Fiction
Jay Merill

Photo Credit: broterham/Flickr (CC-by-nc)
That yellow sun, so hot, so blinding. It blocked all thought though I could still hear the scream. I held my hand up over my eyes, trying to see things: the beach, that drifting sand, odd bits of dried-out wood, the sea with frills of foam. They seemed to fade to nothing. But the scream went on. At the time I didn’t realise it was coming from me.
Liane recalls these details and talks about them later at her new apartment just off the Fulham Road, sitting with friends over drinks. How it all had been, how she’d felt then, married to Franz. ‘What is love?’ she finds herself asking. Then she’ll give a shrug, the shrug saying probably you won’t know, nobody will. ‘Well, happiness then. What is happiness?’
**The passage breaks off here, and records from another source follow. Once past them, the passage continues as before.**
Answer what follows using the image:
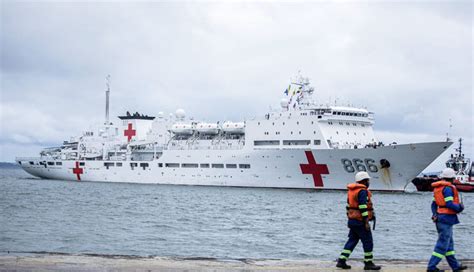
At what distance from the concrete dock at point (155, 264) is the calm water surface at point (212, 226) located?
3697 millimetres

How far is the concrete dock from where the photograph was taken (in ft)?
22.0

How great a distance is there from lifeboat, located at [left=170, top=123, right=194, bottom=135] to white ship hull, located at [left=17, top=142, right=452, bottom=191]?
1678 millimetres

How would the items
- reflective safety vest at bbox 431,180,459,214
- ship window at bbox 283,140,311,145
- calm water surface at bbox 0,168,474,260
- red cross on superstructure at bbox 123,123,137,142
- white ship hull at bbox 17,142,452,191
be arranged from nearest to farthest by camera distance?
reflective safety vest at bbox 431,180,459,214
calm water surface at bbox 0,168,474,260
white ship hull at bbox 17,142,452,191
ship window at bbox 283,140,311,145
red cross on superstructure at bbox 123,123,137,142

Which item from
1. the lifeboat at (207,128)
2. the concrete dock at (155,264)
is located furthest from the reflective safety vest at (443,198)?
the lifeboat at (207,128)

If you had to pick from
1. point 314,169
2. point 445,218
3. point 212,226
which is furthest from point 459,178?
point 445,218

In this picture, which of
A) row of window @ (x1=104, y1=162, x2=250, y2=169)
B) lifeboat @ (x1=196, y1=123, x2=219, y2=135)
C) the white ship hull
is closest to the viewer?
the white ship hull

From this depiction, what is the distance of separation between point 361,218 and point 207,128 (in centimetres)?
2978

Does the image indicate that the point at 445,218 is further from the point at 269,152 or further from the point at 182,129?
the point at 182,129

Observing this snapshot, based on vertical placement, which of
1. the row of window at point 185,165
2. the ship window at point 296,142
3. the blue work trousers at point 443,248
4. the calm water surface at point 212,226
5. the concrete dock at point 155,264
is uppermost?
the ship window at point 296,142

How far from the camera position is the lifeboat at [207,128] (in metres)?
36.5

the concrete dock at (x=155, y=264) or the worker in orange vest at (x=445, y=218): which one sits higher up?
the worker in orange vest at (x=445, y=218)

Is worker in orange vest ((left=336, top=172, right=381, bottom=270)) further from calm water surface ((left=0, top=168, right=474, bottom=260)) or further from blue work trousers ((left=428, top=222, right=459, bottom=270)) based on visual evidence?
calm water surface ((left=0, top=168, right=474, bottom=260))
‘I’d had that accident, cutting my foot badly. Blood was just oozing out onto the sand. Then you know, I’ve always wondered, maybe it wasn’t an accident. I could have done it on purpose, I was in that much of a state. But it’s all such a jumble. The glint of glass on the dune, the surge of red, also the pain. I was so angry with Franz and so desperate for him to love me. That much I did know, though I was confused about everything else. Maybe it was like this—I saw the shard of glass, my own naked foot, and thought, I’ll take the misery out on my own body, or, I’m going to punish Franz. Though I’m not saying it wasn’t an accident, it could very well have been.’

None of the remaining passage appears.